O contemporâneo em "Minha mãe morrendo", de Valêncio Xavier
A literatura possui diversos momentos de produção, distintos entre si, que determinam o tipo de texto literário que está sendo produzido em determinada época. Segundo a periodização convencionalmente utilizada, através de uma série de semelhanças entre os textos – semelhanças como a utilização de uma determinada variante da língua, ou até o uso de um número mais ou menos preestabelecido de assuntos tratáveis – se estabelecem os critérios que o definem como pertencente a este ou àquele momento literário.
Na literatura contemporânea, boa parte destes critérios diz respeito a posicionamentos como o questionamento a um ideal preestabelecido – seja ele social ou literário –, a utilização de temas tomados, até o momento, como moralmente intratáveis, a união entre diferentes linguagens artísticas para a produção de um determinado objeto artístico, dentre outros, geralmente ligados à tentativa de atualização e aprimoramento das possibilidades de criação dentro da literatura.
Todas estas características estão presentes na obra de Valêncio Xavier, que possui uma das produções mais ousadas e instigantes do Brasil, do século XXI, principalmente no que diz respeito à atualização da maneira com a qual é usada a linguagem literária.

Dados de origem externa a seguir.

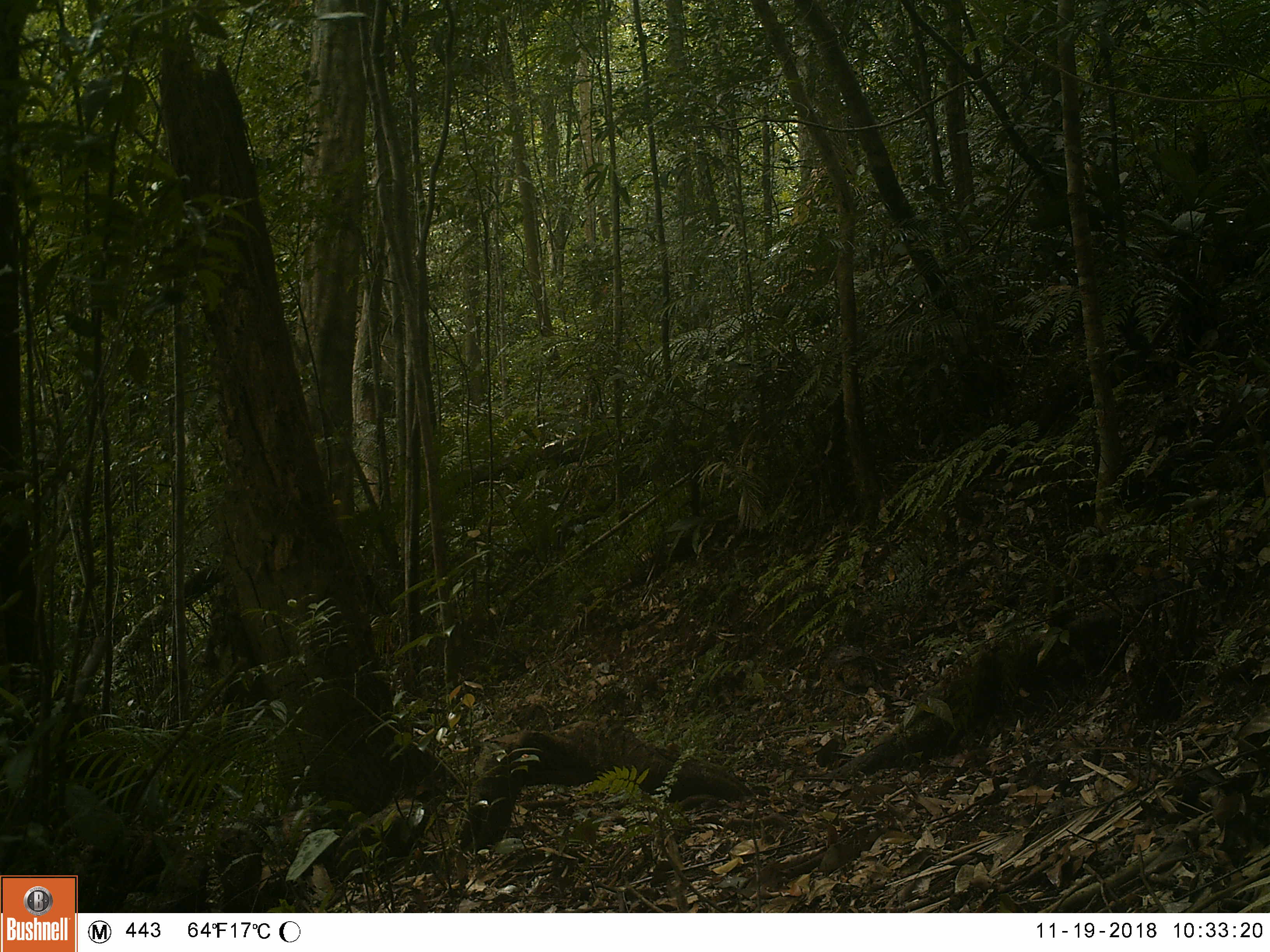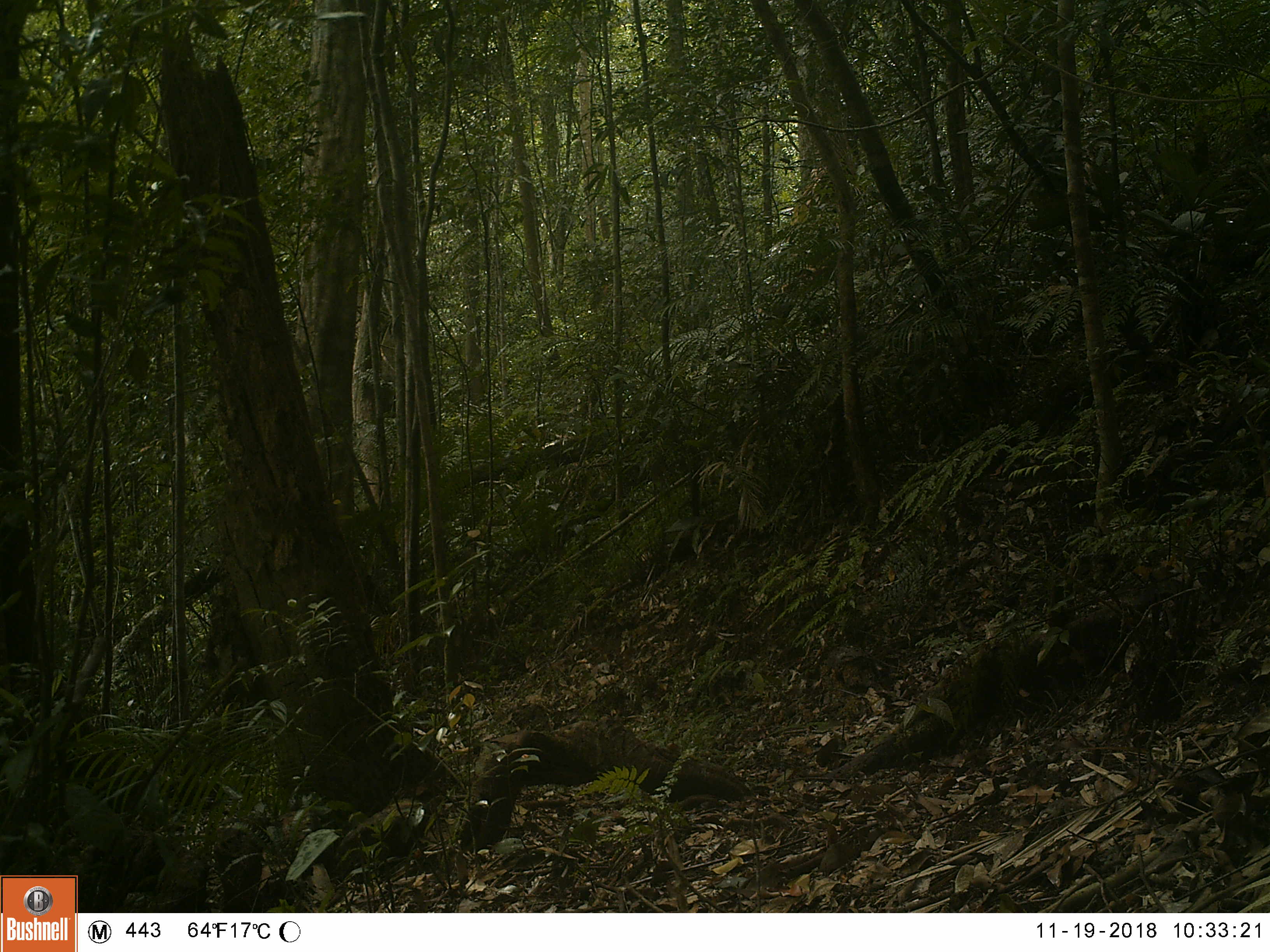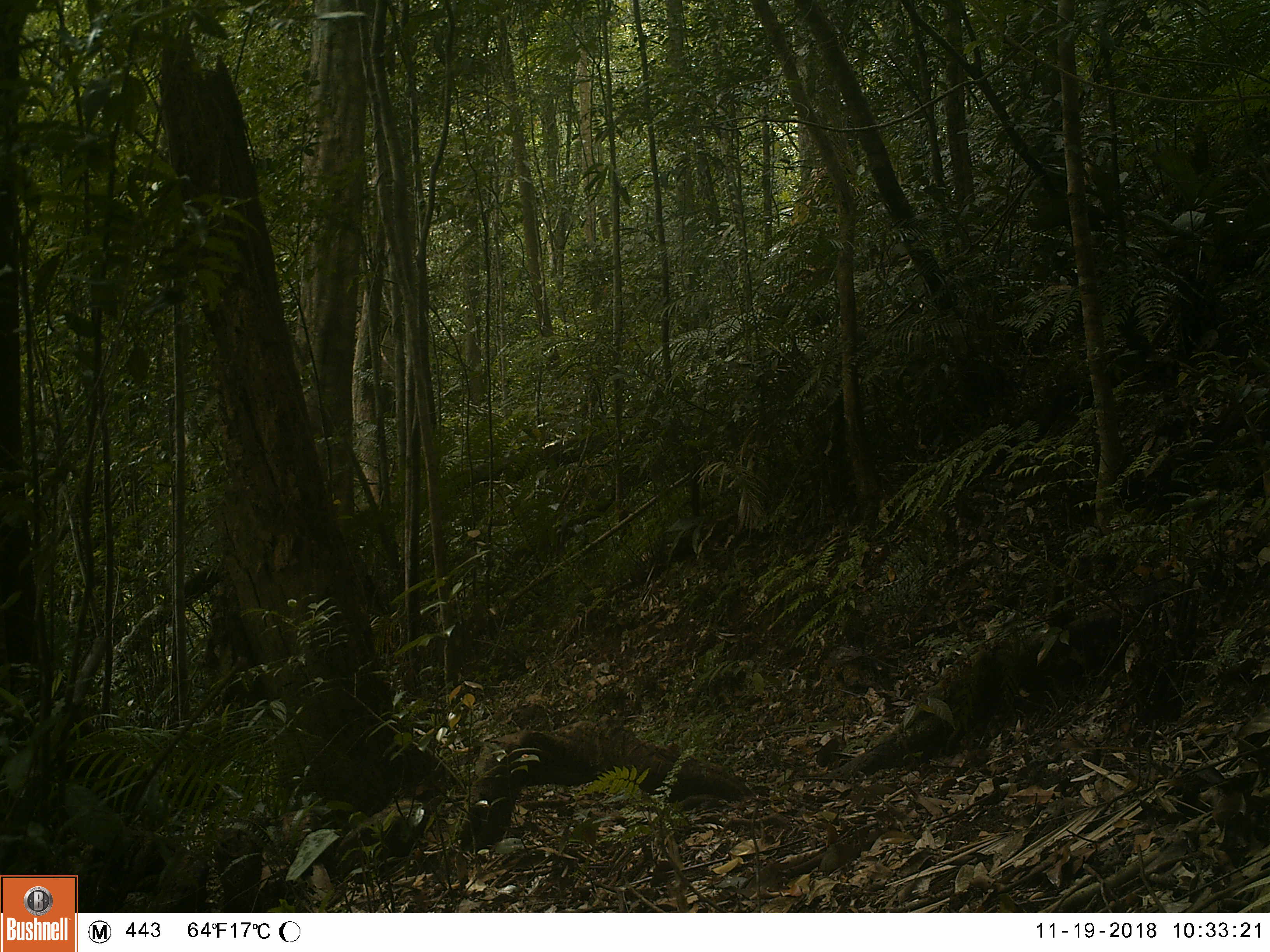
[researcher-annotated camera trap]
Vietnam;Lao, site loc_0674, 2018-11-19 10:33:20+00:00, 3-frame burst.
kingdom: Animalia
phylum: Chordata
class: Mammalia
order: Artiodactyla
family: Cervidae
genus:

Valêncio Xavier nasceu em 1933, na cidade de São Paulo e desde muito cedo, sem perceber, criou toda a estrutura para esse que seria um dos traços mais significativos de sua obra. Com o desejo e o prazer enorme que sentia pela imagem, e muito particularmente pelo cinema, o autor acabou montando um acervo de imagens de jornal, de fotos de família, anúncios e diversas outras imagens que seriam, posteriormente, utilizadas em suas obras criando significações e múltiplas possibilidades interpretativas dentro de seus textos. O que torna isso tão interessante é o fato de que o autor constrói essas múltiplas interpretações através de um artifício não literário, ou seja, toma outra linguagem, e mais que isso, outra técnica de produção artística para conferir significação ao texto literário.
Esta técnica é usada pelo autor de maneira bastante distinta da utilizada na década de 50, com os poetas concretos, já que o foco de atualização, em Xavier, deixa de ser o signo linguístico e passa à forma através da qual se estrutura a organização e a exposição das linguagens em contato. A parte que corresponde à linguagem literária não sofre necessariamente uma ruptura, mas sim a maneira como essa comunica.
Esse jogo fica bastante claro no livro "Minha mãe morrendo", de 2001, que é organizado através da utilização alternada entre imagem e poema a cada página, possibilitando, no mínimo, três tipos de narrativa: uma montada pela palavra – sendo que esta narrativa é em verso, o que amplia ainda mais as interpretações do texto –, outra pela imagem e ainda uma terceira, estruturada pela leitura conjunta das duas outras.
Além de tudo isso, nessa obra, existe a ousadia do autor que se manifesta nos temas abordados e em certas imagens escolhidas, sendo, respectivamente, o desejo sexual entre o filho e sua mãe, além da forma como este sentimento se relaciona com um ideal de pureza e de castidade e a utilização de imagens, como a última desta obra, que questionam a veracidade da informação transmitida pela linguagem visual, possibilitando a interpretação de que as fotos, no livro, podem servir como uma espécie de pista falsa para algo, ou ainda, ressaltar o caráter ficcional daquele relato biográfico.
A escolha dos temas, a utilização de linguagens distintas na mesma produção e, principalmente, o caráter metalinguístico tornam a obra deste autor quase prototípica do conceito de arte contemporânea e, ao mesmo tempo, se distancia de muitas produções do mesmo período, que não trabalham com o contato entre linguagens, por exemplo. No entanto, o termo Contemporâneo tem, na obra do autor, e principalmente na obra aqui citada, um de seus traços mais marcantes, contemplado: a comunicação e a atualização, não só da linguagem utilizada, como já dito, mas do cenário literário passado, que serve de ponto de partida para a produção artística e, muito particularmente, para sua substituição e revigoramento.
por Filipe Castro
Referências:
AGAMBEN, Giorgio. O que é o contemporâneo? e outros ensaios.tradução Vinícios Nicastro. Chapecó, SC: Argos, 2009.
XAVIER, Valêncio. Minha mãe morrendo e o menino mentido. São Paulo: Companhia das Letras, 2001.